We recommend using virtual environments to isolate installation from the rest of the system.
If using OpenBLAS, we recommend setting the number of OpenBLAS threads (OPENBLAS_NUM_THREADS flag) to 1 as SPINS-B leverages parallelism itself.

Installation¶

Simply clone the SPINS-B repository and run pip:

$ pip3 install ./spins-b

Getting Started¶

See the grating coupler optimization example and the wavelength demultiplexer example in the examples folder. The grating coupler example covers setting up, running, and resuming a 2D optimization. The wavelength demultiplexer example covers setting up and running a 3D optimization as well as various ways of processing the optimization logs.

General Concepts¶

Optimization plan: The optimization plan defines all the photonic optimization problem (i.e. simulation region and desired objective) as well as the sequence of optimization steps to achieve that objective. You define an optimization plan which is then executed by SPINS-B. Doing so enables you to have an exact record of all the parameters used to design a device as well as the ability to resume optimization if the optimization fails midway.
Simulation space: The simulation space defines the simulation region as well as the design region (see below).
Design area and design region: The design region is the region of the permittivity distribution that is allowed to vary during the optimization. The design region is defined as the difference between two permittivity distributions: Where the difference is non-zero corresponds to the design region. Since most photonic devices are fabricated using top-down lithography, SPINS-B by default (this can be changed) assumes that the permittivity distribution along the z-axis is the same, and hence we speak of a design area.
Parametrization: The parametrization defines how to describe the permittivity of the design area. The simplest parametrization is to simply describe the value of each pixel on the Yee grid.
Monitors: Monitors are used to log data during the optimization process. Simple monitors simply record the value of a function whereas field monitors post-processes vector field data and can select out a particular plane to save data.
Transformation: Optimization in SPINS-B actually consists of a sequence of optimization problems. Each optimization is described by a transformation (because they transform the parametrization from one to another).

FAQ¶

What’s different between SPINS-B and SPINS?¶

SPINS is a fully-featured optimization design suite available for commercial use. It is a superset of SPINS-B and includes the ability to design devices without writing any code with user-friendly interfaces and to apply precise fabrication constraints (minimum gap and curvature constraints). All devices shown in our published work rely on capabilities found in the fully-featured SPINS.
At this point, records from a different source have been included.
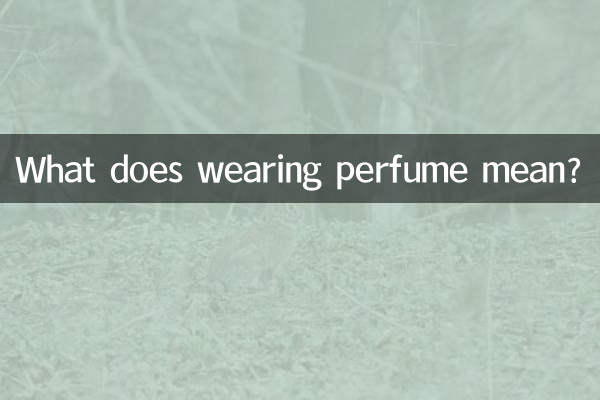 What does wearing perfume mean?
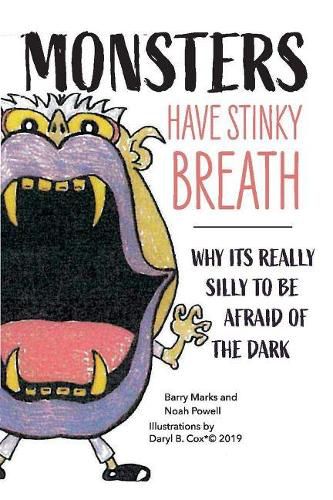 Monsters Have Stinky Breath: Why It's Silly To Be Afraid Of The Dark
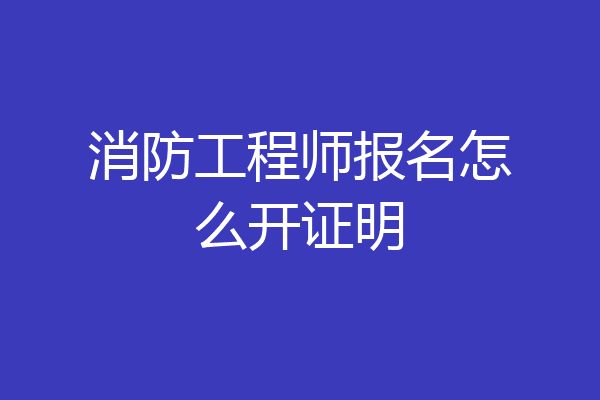 消防工程师报名怎么开证明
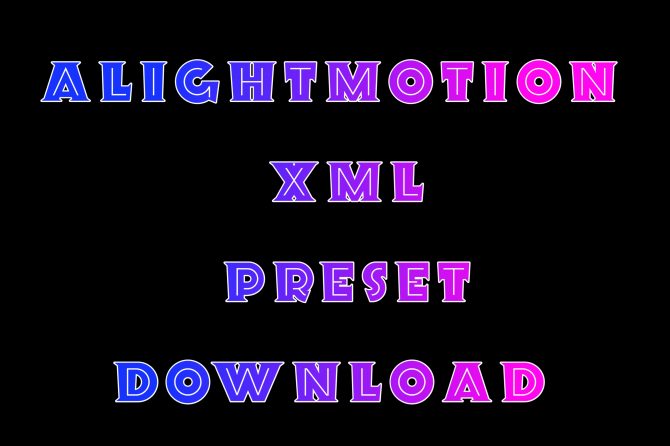 Alightmotion XML Preset Download Link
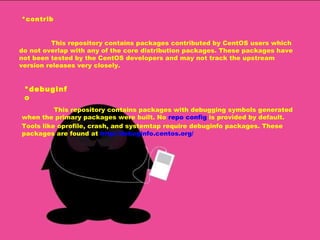 *contrib This repository contains packages contributed by CentOS users which do not overlap with any of the core distribution packages. These packages have not been tested by the CentOS developers and may not track the upstream version releases very closely. *debuginfo This repository contains packages with debugging symbols generated when the primary packages were built. No  repo config  is provided by default. Tools like oprofile, crash, and systemtap require debuginfo packages. These packages are found at  http://debuginfo.centos.org/   
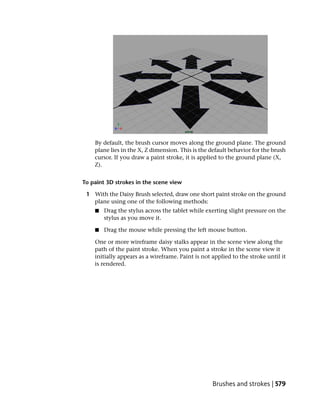 By default, the brush cursor moves along the ground plane. The ground
    plane lies in the X, Z dimension. This is the default behavior for the brush
    cursor. If you draw a paint stroke, it is applied to the ground plane (X,
    Z).


To paint 3D strokes in the scene view

 1 With the Daisy Brush selected, draw one short paint stroke on the ground
   plane using one of the following methods:
    ■   Drag the stylus across the tablet while exerting slight pressure on the
        stylus as you move it.

    ■   Drag the mouse while pressing the left mouse button.

    One or more wireframe daisy stalks appear in the scene view along the
    path of the paint stroke. When you paint a stroke in the scene view it
    initially appears as a wireframe. Paint is not applied to the stroke until it
    is rendered.




                                                   Brushes and strokes | 579
 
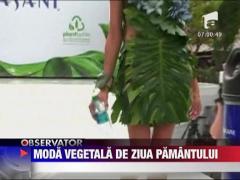 Moda vegetala de Ziua Pamantului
How are structures simulated?¶

SPINS-B uses the finite difference frequency domain (FDFD) simulation method. This choice was made because in many photonic device designs, we are concerned with device operation in a small bandwidth at particular frequencies. The FDFD method is often faster than the more widely used finite difference time domain (FDTD) method in these cases.

SPINS-B can use both a CPU-based solver or the GPU-accelerated Maxwell FDFD solver. For 2D simulations, we recommend using a direct matrix CPU-based solver (“local_direct”) because it is faster. 3D simulations require too much memory and an iterative solver must be used. We recommend the GPU-accelerated MaxwellFDFD solver (“maxwell_cg”) in this case.

Publications¶

Any publications resulting from the use of this software should acknowledge SPINS-B and cite the following papers:

For general device optimization:

Su et al. Nanophotonic Inverse Design with SPINS: Software Architecture and Practical Considerations. arXiv:1910.04829 (2019).

For grating coupler optimization:

Su et al. Fully-automated optimization of grating couplers. Opt. Express (2018).
Sapra et al. Inverse design and demonstration of broadband grating couplers. IEEE J. Sel. Quant. Elec. (2019).